Изменить стиль страницы

ROZDZIAŁ 5

Isaac czekał, przyglądając się gościowi. Garuda także stał w milczeniu. Isaac widział jego narastającą koncentrację, jakby przybysz szykował się do przemówienia.

Głos, który wreszcie wydostał się z gardzieli garudy, był chrapliwy i monotonny.

– Jesteś uczonym. Nazywasz się… Grimnebulin.

Gość wymówił nazwisko z widocznym trudem. Podobnie jak papuga wytresowana, by mówić, kształtował spółgłoski i samogłoski gdzieś w głębi gardła, bez pomocy ruchliwych ust. Isaac tylko dwa razy w życiu rozmawiał z garudą. Pierwszym był pewien wędrowiec, który od dawna ćwiczył ludzką mowę, a drugim student, urodzony i wychowany w Nowym Crobuzon członek garudziej mniejszości, od dziecka wykrzykujący słowa w miejskim slangu.
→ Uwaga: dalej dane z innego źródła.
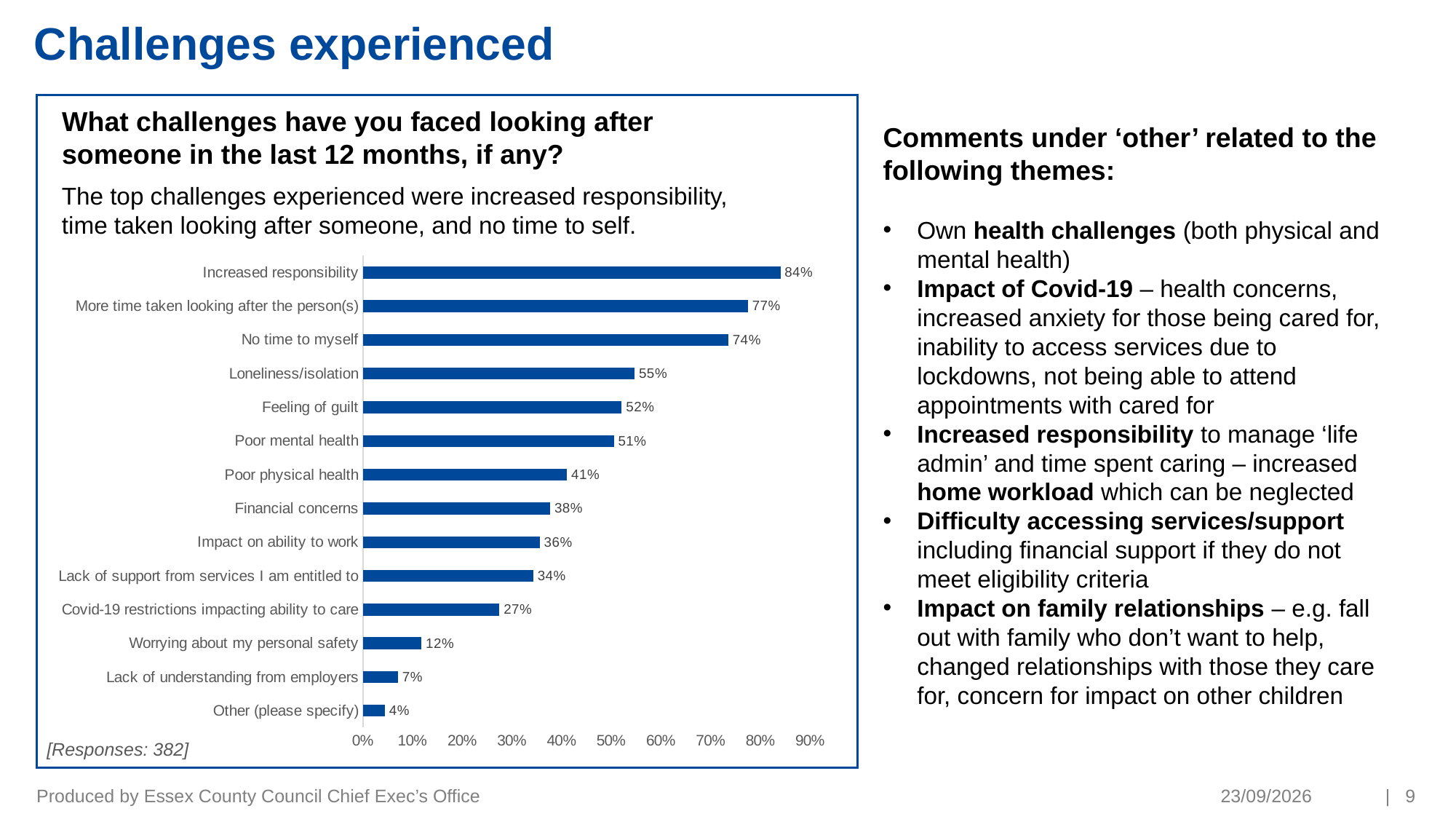
What is the value shown for 'Loneliness/isolation'? 55% Which is larger: 'Financial concerns' or 'Impact on ability to work'? Financial concerns What percentage is shown for 'Lack of understanding from employers'? 7% What is the difference between 'No time to myself' and 'Poor physical health'? 33 percentage points How many responses does the chart note say it is based on? 382 Which challenge has the highest percentage? Increased responsibility Is the value for 'Covid-19 restrictions impacting ability to care' greater or less than 30%? less What kind of chart is shown on the slide? Bar chart Which category has the lowest percentage? Other (please specify) How many categories are shown in the chart? 14 What is the difference between 'More time taken looking after the person(s)' and 'Worrying about my personal safety'? 65 percentage points What percentage of respondents reported 'Increased responsibility' as a challenge? 84%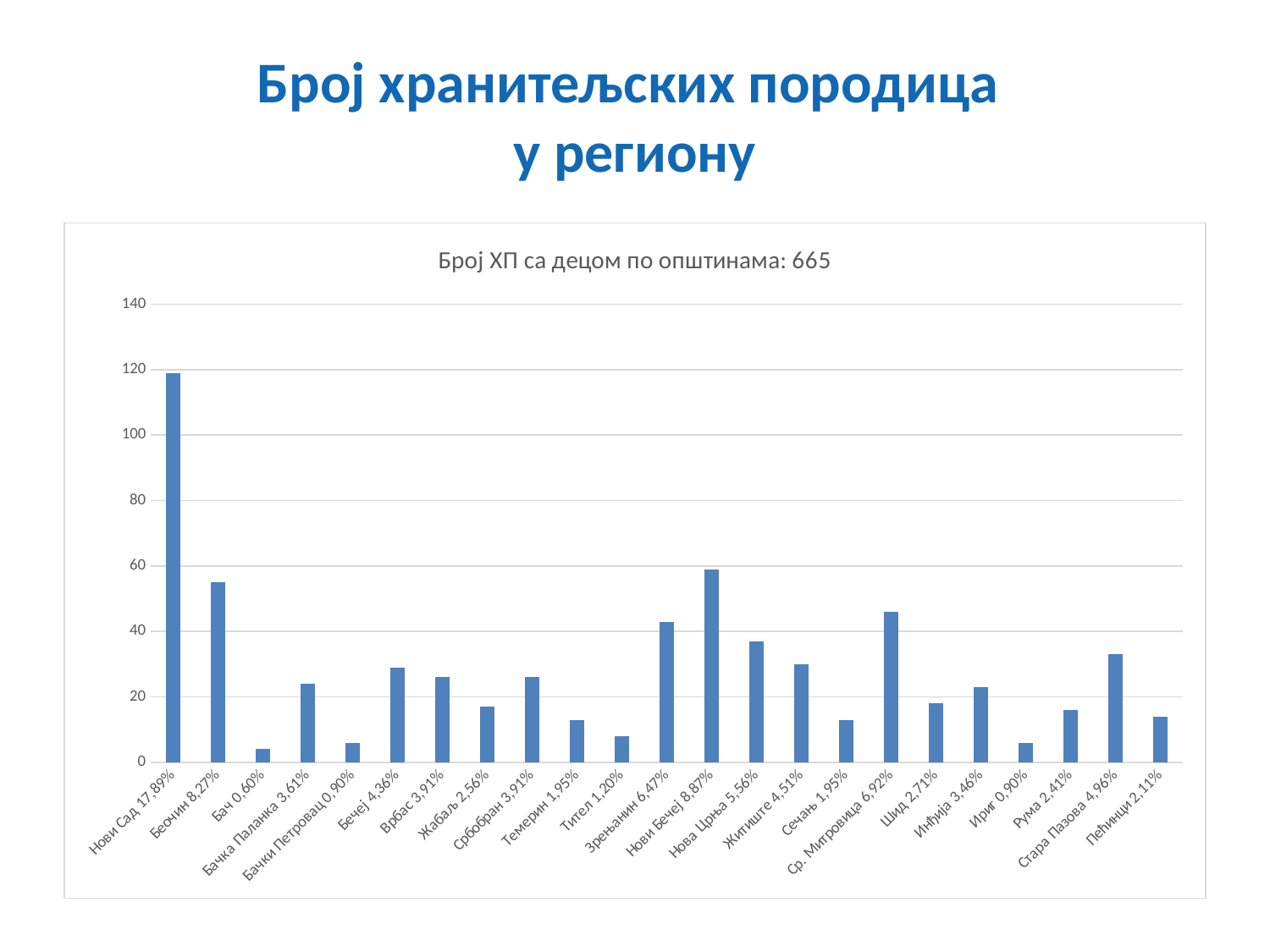
Is the value for Беочин greater or less than 60? less Which municipality has the highest bar? Нови Сад Is the value for Стара Пазова greater or less than 40? less Is the value for Нови Сад greater or less than 100? greater What kind of chart is shown on the slide? bar chart What percentage is shown in the axis label for Нови Сад? 17,89% Which has the larger bar, Беочин or Зрењанин? Беочин What is the title of the chart? Број ХП са децом по општинама: 665 Which municipality has the lowest bar? Бач Which has the larger bar, Нови Бечеј or Ср. Митровица? Нови Бечеј How many municipalities (categories) are shown on the x axis? 23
Ich głosy nie brzmiały normalnie, ale też w niczym nie przypominały tego zwierzęcego charkotu, który wydobywał się z gardła człowieka-ptaka, zmagającego się z obcą mową. Isaac zastanawiał się przez moment, zanim zrozumiał, co do niego powiedziano.

– Tak jest – odpowiedział, wyciągając rękę. – A ty? Jak się nazywasz? – spytał powoli.

Garuda spojrzał władczo na wyciągniętą dłoń i po chwili uścisnął ją w zaskakująco delikatny sposób.

– Yagharek… – Pierwszą sylabę zaakcentował przenikliwy skrzek. Stwór umilkł i poruszył się niezgrabnie, nim odezwał się ponownie. Powtórzył swoje imię, dodając na końcu trudne do rozszyfrowania dźwięki.

Isaac pokręcił głową.

– Tak brzmi twoje pełne imię i nazwisko?

– Imię… i tytuł.

Isaac spojrzał na garudę spod uniesionych brwi.

– Czy to oznacza, że mam honor rozmawiać ze szlachetnie urodzonym?

Przybysz spojrzał na niego pustym wzrokiem. Nie odrywając oczu od uczonego, odezwał się bardzo powoli:

– Jestem Zbyt Zbyt Abstrakcyjnym Yagharkiem Którego Nie Należy Szanować.

Isaac zamrugał nerwowo i potarł dłonią policzek.

– Hmm… Ach tak. Musisz mi wybaczyć, Yagharku, nie znam się zbytnio na… na tytułach przysługujących garudom.

– Wkrótce zrozumiesz.

Isaac zaprosił Yagharka na górę. Przybysz wszedł ostrożnie po drewnianych stopniach, na każdym z nich pozostawiając wgłębienia po wielkich i ostrych szponach. Gospodarz nie zdołał jednak namówić go ani na to, by usiadł, ani na to, by coś zjadł lub wypił.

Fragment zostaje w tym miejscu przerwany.